#### What is needed:
Please copy each line of the listing below precisely, excluding the images.

#### Source material:

----------

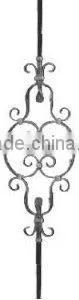 GYD-15Ba099 2015 Classic and Popular Wrought Stair Railing Bracket thumbnail-1
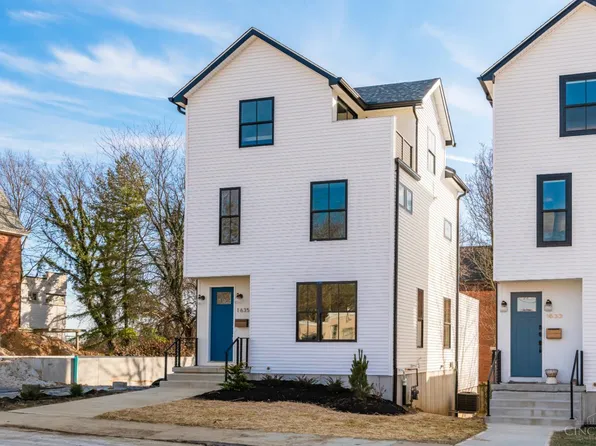 1635 Clayton St, Cincinnati, OH 45206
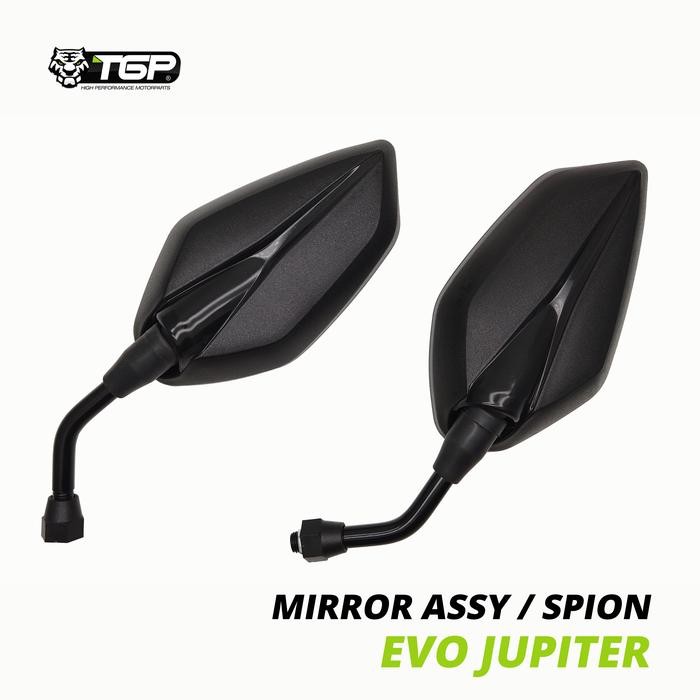 Spion Evo Jupiter / Spion Yamaha / Spion Murah / Spion Cembung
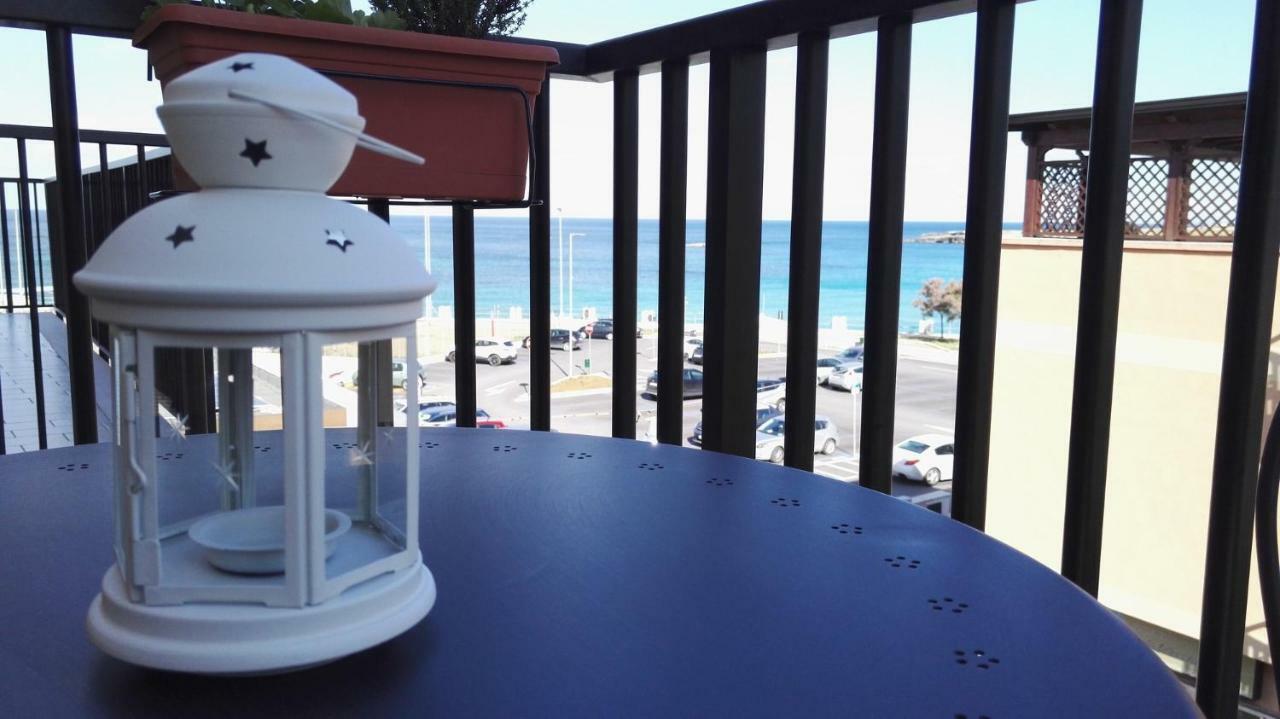 Gallery Art - Sea View Monopoli Ngoại thất bức ảnh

----------

#### Exercise answer:
 GYD-15Ba099 2015 Classic and Popular Wrought Stair Railing Bracket thumbnail-1
 1635 Clayton St, Cincinnati, OH 45206
 Spion Evo Jupiter / Spion Yamaha / Spion Murah / Spion Cembung
 Gallery Art - Sea View Monopoli Ngoại thất bức ảnh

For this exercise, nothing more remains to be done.